(Reading text)

"Two Men Before the Storm," Arba Crane's Recollection of Dred Scott and the Supreme Court Case That Started the Civil War
In the early 1850s, Arba Crane, a young Harvard Law School graduate from Vermont, arrived in St Louis to begin his law career. Working alone late in the evenings, Crane forms a friendship with the office janitor, a slave named Dred Scott. As Scott recounts his life as a slave, Crane realizes that Scott has a legal claim to freedom and persuades him to file a lawsuit. Thus begins a chain of events that ignites a political and legal firestorm across the nation.
Crane fights for Scott's rights for years. The case reaches the United States Supreme Court before a spellbound country. But the Court's catastrophic decision in Scott v. Sandford holds that slaves are property without rights and that Congress has no power to halt the spread of slavery. While the decision marks the beginning of the path to civil war, it is not the end of Dred Scott's quest for freedom.
Two Men Before the Storm: Arba Crane's Recollection of Dred Scott and the Supreme Court Case That Started the Civil War, by Gregory J. Wallance, partner in Kaye Scholer's litigation group, is based on historical events: the profound friendship between a young lawyer and a slave and a fight for justice that fundamentally changed our nation. A work of historical fiction (with detailed historical endnotes), it is especially timely since March 6, 2007 is the 150th anniversary of the Dred Scott decision.
Two Men Before The Storm has been widely praised, including in The Boston Globe ("An evocative historical novel that traces the events leading to the Supreme Court's 1857 ruling denying a slave his freedom, Dred Scott v. Sandford."); The Chicago Tribune, The St. Louis Post-Dispatch, The Charlotte Observer; Ebony Magazine, The New York Law Journal, Civil War Times, Faith and Family Values (a publication of the Southern Baptist Convention); and Kansas History: A Journal of the Central Plains(Kansas State Historical Society). Mr. Wallance recently lectured on the Dred Scott case at the New York Historical Society as part of its Distinguished Speakers Series.

(End Reading text)

- [What to do]: List every person the book description names with both a first and a last name.

(Excerpted records)

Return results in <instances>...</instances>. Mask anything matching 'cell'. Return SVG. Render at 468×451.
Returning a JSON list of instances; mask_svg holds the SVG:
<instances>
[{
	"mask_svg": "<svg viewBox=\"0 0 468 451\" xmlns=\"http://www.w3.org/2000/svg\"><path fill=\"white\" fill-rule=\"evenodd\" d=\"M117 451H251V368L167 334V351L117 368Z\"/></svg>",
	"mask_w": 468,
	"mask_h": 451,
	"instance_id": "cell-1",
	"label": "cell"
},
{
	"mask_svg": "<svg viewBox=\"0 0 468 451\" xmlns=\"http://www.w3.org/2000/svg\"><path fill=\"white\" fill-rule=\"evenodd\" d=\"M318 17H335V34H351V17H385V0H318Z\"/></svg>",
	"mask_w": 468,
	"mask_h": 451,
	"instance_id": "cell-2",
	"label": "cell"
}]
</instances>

(End Excerpted records)

- [Answer to this problem]: Arba Crane, Dred Scott, Gregory J. Wallance